Mas Eva não é uma mãe ruim, apenas uma mãe que não estava preparada para colocar no mundo uma criança, uma mãe que embora tenha tentando por algumas vezes se comunicar com o filho, desiste por um longo tempo, por cansaço, por incredulidade de que as coisas mudem, impotência, culpa, ódio, amor.
Em que momento exato deixamos de pensar em fazer algo prejudicial para de fato cometê-lo?
Esses adolescentes podem ter traços que acreditamos ser de seres humanos? Em algum momento, sentem culpa, remorso? Segundo a nosologia psiquiátrica, não. Mas como costumo sair um pouco do que é convencionalmente estabelecido, acredito que sim, porque se há em nós sempre, marcado como tatuagem, atos e pensamentos animalescos e instintivos, por que não haveria o contrário? Por que não poderia haver traços de amor nos atos mais cruéis? Posso estar sendo bastante otimista no momento, mas já deixo claro que mesmo muitas vezes negando, sou humanista de carteirinha.

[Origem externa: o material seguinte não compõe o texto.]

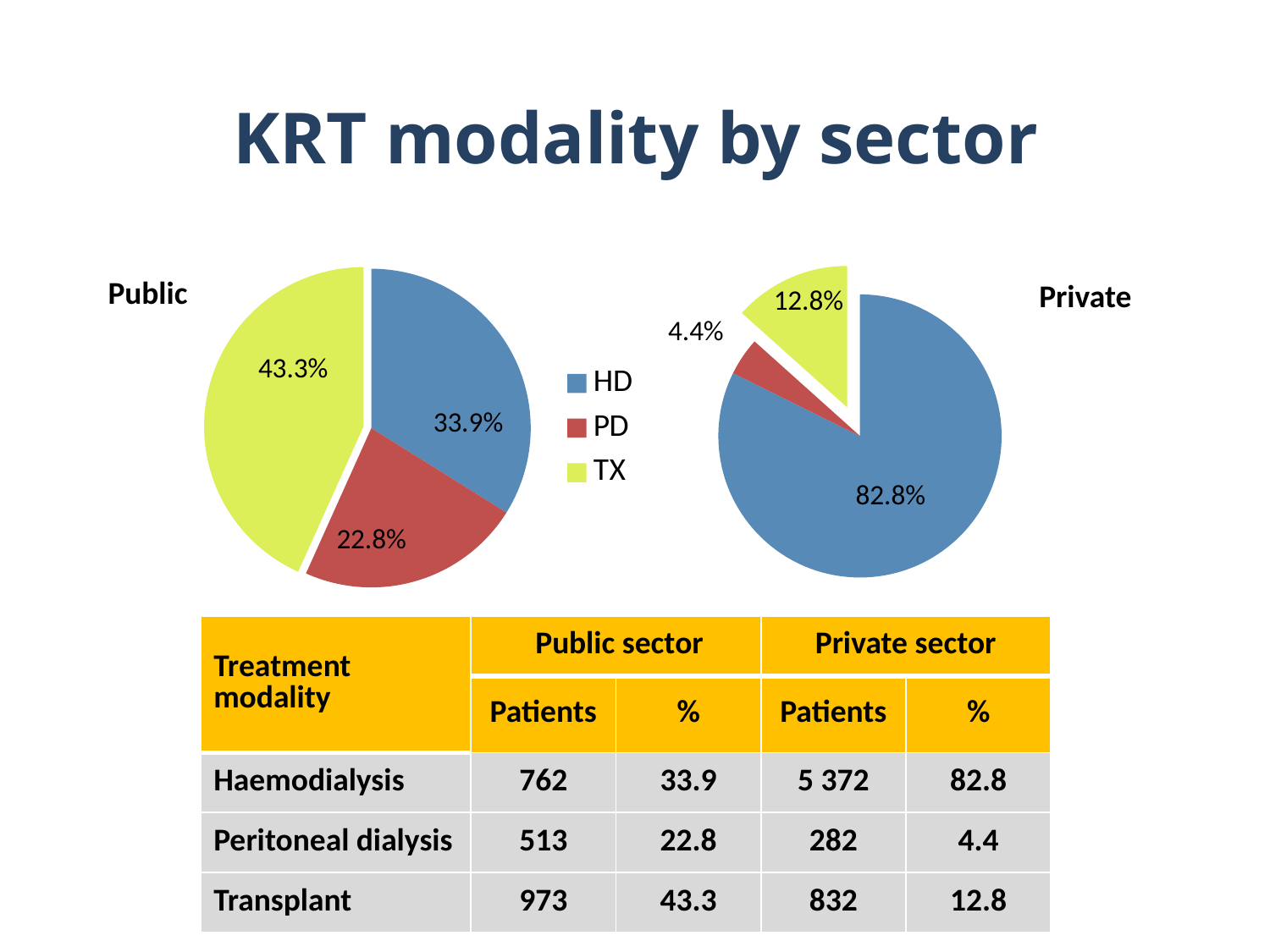
What kind of chart is the Public chart? Pie chart In the Private pie chart, what share does HD have? 82.8% In the Public pie chart, which modality has the smallest share? PD In the Public pie chart, what share does TX have? 43.3% In the Public pie chart, which modality has the largest share? TX How many slices does the Private pie chart have? 3 How many entries does the legend list? 3 In the Private pie chart, what share does PD have? 4.4% In the Public pie chart, which is larger, the HD share or the PD share? HD In the Private pie chart, what is the difference between the HD share and the TX share? 70 percentage points In the Public pie chart, what share does PD have? 22.8% In the Private pie chart, which modality has the smallest share? PD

E por último e não mais importante pra mim é o fato de que socialmente poderíamos entrar num consenso de que "monstros" não são criados sozinhos, eles são ajudados a se transformarem em monstros. Então a responsabilidade passa a ser nossa, da sociedade que tenta de todas as maneiras fingir que o problema não é com ela. Citando mais uma vez o livro de Lionel: "Achava o rosto do nosso filho esperto e contido demais, e a mesma máscara evasiva de opacidade me fitava de volta quando eu escovava os dentes".
O livro me causou calafrios, mau-estar, ânsia, repugnação, mas me causou um sentimento maior de compaixão, não pelo menino/monstro, mas por uma mãe que antes do dia fatal, tentava desesperadamente entender àquele que ela denominava "filho", odiando e amando.
Um livro imprenscidível nos dias atuais.